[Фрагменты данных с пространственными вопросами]
((

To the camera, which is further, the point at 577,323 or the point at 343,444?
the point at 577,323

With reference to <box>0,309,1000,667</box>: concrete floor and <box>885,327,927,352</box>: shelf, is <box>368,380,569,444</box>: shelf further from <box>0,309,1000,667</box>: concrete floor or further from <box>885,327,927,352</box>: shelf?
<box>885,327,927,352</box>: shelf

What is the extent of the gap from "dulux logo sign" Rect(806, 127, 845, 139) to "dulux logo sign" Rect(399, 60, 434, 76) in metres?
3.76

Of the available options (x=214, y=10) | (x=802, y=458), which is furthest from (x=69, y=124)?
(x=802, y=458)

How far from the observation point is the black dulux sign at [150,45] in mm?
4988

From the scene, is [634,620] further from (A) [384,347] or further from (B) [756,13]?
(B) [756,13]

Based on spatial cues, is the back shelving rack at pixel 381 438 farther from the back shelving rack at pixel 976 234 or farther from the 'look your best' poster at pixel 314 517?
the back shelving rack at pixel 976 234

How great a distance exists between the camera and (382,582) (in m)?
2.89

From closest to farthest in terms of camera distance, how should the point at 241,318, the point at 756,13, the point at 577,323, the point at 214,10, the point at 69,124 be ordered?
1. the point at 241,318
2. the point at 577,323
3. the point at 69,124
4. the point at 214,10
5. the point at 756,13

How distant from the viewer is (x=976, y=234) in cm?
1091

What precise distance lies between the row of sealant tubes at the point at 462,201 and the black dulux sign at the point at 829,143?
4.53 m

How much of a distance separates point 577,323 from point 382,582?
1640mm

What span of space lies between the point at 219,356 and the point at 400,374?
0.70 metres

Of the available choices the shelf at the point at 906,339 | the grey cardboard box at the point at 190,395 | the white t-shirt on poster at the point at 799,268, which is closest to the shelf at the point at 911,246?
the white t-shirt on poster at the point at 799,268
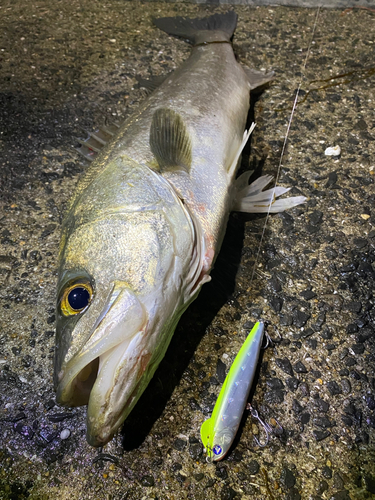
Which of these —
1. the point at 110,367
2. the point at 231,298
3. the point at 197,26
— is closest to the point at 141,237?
the point at 110,367

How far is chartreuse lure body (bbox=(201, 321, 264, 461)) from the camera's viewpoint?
1932mm

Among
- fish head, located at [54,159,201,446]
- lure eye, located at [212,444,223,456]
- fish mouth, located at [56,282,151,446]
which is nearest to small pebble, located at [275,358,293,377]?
lure eye, located at [212,444,223,456]

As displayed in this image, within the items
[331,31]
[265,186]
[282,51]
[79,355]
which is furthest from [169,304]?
[331,31]

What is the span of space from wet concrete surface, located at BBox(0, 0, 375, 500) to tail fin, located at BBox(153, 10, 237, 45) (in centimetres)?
16

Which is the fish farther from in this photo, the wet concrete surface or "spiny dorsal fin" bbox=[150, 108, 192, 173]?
the wet concrete surface

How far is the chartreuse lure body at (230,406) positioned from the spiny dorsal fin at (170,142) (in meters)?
1.18

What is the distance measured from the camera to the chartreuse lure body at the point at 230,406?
6.34ft

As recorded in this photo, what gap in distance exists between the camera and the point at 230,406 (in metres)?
1.98

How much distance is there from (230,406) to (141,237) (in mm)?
997

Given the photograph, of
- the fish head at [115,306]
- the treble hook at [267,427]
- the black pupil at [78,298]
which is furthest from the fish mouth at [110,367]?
the treble hook at [267,427]

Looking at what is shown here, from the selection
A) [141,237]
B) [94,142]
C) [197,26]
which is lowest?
[94,142]

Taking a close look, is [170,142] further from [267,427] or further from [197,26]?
[197,26]

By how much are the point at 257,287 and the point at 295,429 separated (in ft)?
2.95

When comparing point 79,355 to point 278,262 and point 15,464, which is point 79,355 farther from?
point 278,262
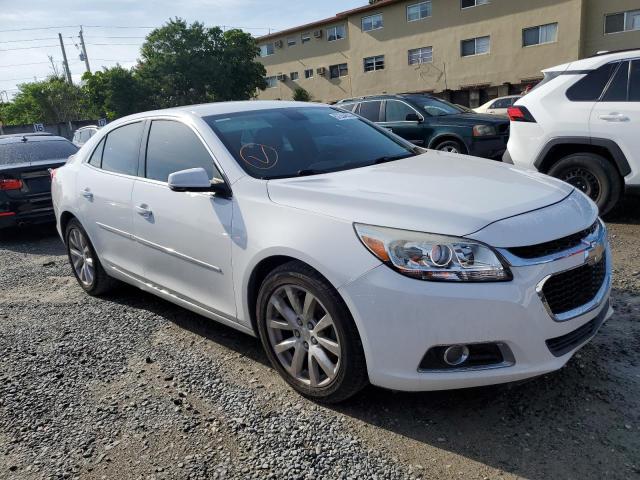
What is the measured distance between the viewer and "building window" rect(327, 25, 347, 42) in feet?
132

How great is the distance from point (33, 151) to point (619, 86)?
796 centimetres

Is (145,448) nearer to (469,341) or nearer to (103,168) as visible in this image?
(469,341)

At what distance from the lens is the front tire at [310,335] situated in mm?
2607

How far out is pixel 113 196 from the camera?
13.7 feet

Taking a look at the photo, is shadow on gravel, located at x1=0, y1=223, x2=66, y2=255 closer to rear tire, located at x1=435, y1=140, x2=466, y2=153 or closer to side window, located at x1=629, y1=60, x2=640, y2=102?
rear tire, located at x1=435, y1=140, x2=466, y2=153

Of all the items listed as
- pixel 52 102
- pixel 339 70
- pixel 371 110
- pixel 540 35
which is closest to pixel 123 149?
pixel 371 110

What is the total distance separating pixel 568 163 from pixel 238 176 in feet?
14.3

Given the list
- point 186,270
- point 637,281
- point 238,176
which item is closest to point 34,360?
point 186,270

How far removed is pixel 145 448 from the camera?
2.68 metres

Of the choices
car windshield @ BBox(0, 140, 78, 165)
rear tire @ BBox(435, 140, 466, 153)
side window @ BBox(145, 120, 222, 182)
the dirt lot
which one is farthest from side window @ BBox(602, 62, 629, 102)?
car windshield @ BBox(0, 140, 78, 165)

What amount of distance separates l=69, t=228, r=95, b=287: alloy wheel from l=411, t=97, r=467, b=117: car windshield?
7.01m

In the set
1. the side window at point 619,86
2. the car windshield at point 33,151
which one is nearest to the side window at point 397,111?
the side window at point 619,86

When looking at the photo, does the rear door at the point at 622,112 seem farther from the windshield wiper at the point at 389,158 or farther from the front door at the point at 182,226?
the front door at the point at 182,226

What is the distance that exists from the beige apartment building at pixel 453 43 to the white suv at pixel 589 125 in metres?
25.0
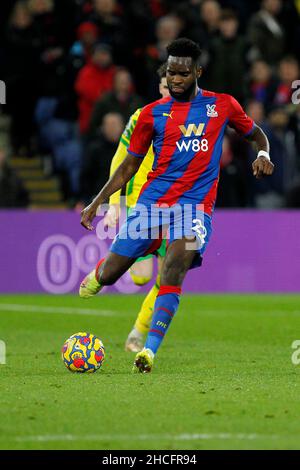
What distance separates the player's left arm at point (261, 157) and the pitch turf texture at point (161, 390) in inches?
57.8

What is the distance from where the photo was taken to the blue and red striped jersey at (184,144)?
31.7 ft

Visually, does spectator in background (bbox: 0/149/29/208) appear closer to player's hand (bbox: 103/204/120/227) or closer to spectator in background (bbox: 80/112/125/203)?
spectator in background (bbox: 80/112/125/203)

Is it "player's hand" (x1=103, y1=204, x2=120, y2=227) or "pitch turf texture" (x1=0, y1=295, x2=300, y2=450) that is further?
"player's hand" (x1=103, y1=204, x2=120, y2=227)

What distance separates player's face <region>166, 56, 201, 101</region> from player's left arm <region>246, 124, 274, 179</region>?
673 mm

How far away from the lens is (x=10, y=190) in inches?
728

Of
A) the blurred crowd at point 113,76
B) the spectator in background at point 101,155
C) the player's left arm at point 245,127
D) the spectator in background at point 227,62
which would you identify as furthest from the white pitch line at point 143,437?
the spectator in background at point 227,62

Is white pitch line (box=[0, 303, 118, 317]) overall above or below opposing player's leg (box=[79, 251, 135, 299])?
below

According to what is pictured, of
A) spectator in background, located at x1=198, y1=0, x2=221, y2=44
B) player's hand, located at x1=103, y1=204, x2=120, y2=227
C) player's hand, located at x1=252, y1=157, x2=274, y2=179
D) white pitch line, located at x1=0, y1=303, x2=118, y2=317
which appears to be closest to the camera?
player's hand, located at x1=252, y1=157, x2=274, y2=179

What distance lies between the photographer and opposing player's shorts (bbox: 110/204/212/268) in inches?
372

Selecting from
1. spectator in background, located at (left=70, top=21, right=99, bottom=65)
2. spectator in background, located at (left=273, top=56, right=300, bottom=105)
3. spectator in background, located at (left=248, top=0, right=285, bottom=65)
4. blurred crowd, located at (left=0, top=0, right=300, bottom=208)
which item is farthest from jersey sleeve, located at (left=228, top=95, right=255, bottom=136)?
spectator in background, located at (left=248, top=0, right=285, bottom=65)

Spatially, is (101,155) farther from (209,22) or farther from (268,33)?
(268,33)

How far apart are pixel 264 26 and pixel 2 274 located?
21.2 ft

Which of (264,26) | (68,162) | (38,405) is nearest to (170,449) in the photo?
(38,405)

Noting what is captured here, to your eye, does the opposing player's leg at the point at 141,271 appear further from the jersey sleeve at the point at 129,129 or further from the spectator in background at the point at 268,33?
the spectator in background at the point at 268,33
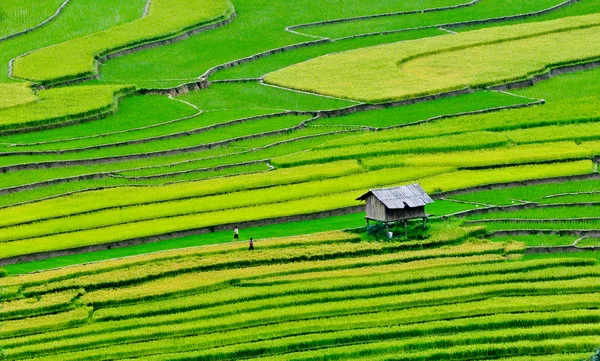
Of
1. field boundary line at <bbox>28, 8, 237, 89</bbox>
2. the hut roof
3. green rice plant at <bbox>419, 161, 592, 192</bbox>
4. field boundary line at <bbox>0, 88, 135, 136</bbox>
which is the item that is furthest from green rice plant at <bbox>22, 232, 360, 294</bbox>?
field boundary line at <bbox>28, 8, 237, 89</bbox>

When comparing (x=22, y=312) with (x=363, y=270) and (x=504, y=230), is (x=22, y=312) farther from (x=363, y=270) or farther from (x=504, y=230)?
(x=504, y=230)

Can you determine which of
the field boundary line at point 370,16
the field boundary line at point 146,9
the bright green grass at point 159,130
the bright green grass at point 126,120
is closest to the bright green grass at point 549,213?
the bright green grass at point 159,130

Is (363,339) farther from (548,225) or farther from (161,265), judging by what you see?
(548,225)

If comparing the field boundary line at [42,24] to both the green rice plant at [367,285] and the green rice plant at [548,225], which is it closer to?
the green rice plant at [548,225]

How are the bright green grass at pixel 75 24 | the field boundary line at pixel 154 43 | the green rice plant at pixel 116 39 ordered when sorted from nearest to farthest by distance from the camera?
1. the field boundary line at pixel 154 43
2. the green rice plant at pixel 116 39
3. the bright green grass at pixel 75 24

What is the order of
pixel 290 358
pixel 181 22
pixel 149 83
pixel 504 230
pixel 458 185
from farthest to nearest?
pixel 181 22, pixel 149 83, pixel 458 185, pixel 504 230, pixel 290 358

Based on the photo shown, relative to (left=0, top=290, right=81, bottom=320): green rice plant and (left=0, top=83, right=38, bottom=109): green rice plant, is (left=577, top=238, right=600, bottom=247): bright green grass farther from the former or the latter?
(left=0, top=83, right=38, bottom=109): green rice plant

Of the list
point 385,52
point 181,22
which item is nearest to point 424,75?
→ point 385,52
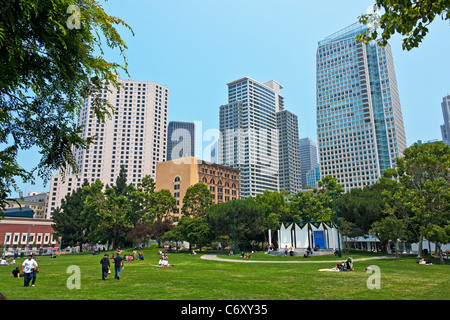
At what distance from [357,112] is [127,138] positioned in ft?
418

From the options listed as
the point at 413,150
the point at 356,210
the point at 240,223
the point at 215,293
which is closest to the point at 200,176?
the point at 240,223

))

▸ Что нужно сделать
Перепиши из данных выше строки без каких-либо изменений, начиная со строки, в которой есть "What span of", и заканчивая строкой, в которой есть "0.70 metres", включая обе эти строки.

▸ Результат
What span of space lies between the point at 219,356 and the point at 400,374?
0.70 metres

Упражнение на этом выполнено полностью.